Convergence plots of a typical registration trial. (a) Translational coordinates of the pose estimate versus iteration number. (b) Rotational coordinates of the pose estimate versus iteration number. (c) Similarity metric plotted versus iteration number, where (GI_max–GI) denotes the difference between GI and its maximum value, GI_max. (d) Mean projection distance computed versus iteration number. The plots show that mPD reduced to < ~1 mm in ~1000–2000 iterations (which was well within requirements of the spine level labeling application) and could be reduced to still finer levels of accuracy with more iterations.

Figure 10

Summary of registration accuracy in simulation studies. Translation errors (left axis) and rotation errors (right axis) from the nominal AP position are shown for cases: (a) before registration, (b) after initial 2DOF search, and (c) after 6DOF iterative optimization search. (d) The mean projection distance before registration, after initial search, and after optimization. The LevelCheck registration was accurate to within ~1 mm overall, with a single failure case for which mPD exceeded 5 mm.

Figure 11

LevelCheck registration performance in real fluoroscopy. (a) Mean projection distance for images acquired at various C-arm angles, θ, about the nominal AP view (b) Fluoroscopy images acquired at θ = −35°, −20°, 0°, 20°, 35° overlaid with the estimated label for each spine level (all of which were within 1 mm of the true level location).

Figure 12

An example failure case.

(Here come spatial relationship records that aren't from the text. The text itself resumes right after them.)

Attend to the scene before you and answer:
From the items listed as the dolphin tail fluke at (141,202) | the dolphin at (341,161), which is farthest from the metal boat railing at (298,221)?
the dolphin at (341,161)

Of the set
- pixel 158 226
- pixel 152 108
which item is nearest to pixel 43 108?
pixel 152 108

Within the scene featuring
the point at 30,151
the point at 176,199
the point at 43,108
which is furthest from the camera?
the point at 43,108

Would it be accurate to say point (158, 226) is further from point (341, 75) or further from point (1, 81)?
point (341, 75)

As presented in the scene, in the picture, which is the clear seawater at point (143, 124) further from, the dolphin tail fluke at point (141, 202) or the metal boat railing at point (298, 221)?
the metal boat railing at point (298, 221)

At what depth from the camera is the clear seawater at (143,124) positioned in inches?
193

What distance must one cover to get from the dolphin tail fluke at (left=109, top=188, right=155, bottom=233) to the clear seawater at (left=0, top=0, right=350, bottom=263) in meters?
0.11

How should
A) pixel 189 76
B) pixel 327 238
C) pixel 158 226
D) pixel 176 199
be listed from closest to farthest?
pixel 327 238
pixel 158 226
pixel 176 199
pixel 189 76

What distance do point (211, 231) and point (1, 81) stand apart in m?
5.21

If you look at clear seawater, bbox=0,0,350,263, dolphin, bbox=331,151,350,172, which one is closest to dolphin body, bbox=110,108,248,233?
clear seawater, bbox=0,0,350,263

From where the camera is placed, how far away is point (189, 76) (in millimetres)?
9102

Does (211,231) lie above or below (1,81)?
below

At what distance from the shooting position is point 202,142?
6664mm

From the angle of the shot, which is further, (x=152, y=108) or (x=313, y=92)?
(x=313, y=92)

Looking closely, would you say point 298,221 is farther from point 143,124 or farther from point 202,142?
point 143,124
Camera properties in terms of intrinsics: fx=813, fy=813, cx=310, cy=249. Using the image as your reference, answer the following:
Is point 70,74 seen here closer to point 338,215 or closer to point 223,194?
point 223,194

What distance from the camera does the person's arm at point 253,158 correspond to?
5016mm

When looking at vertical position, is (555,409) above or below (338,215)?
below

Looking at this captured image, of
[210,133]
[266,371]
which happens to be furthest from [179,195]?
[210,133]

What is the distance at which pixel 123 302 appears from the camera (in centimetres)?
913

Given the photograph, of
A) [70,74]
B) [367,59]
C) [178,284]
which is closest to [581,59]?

The image corresponds to the single failure (1/50,000) observed for the CMA-ES optimizer parameter setting λ=120. The overlay of estimated level labels (yellow) are seen to be displaced from the true levels (cyan) by one vertebra.

Figure 13

One slice of the search space in the failed registration shown in figure 12. The plot shows the GI similarity metric between the fluoroscopy and DRRs computed at a pose T(α)=T_est+α(T_true−T_est), where T_est and T_true are the estimated and true pose, respectively (see 2.4. for detail). The shallow local optimum around α=0 caused the optimization to converge at the wrong pose for smaller values of CMA-ES population size.

Figure 14

An example clinical application scenario in pedicle screw placement. Vertebral labels and the planned trajectories defined in the preoperative CT were automatically overlaid onto the simulated fluoroscopy images using the LevelCheck algorithm, (a) AP view and (b) LAT view with LevelCheck labels overlaid in yellow. The algorithm was robust against the presence of screws in fluoroscopy which were present in preoperative CT.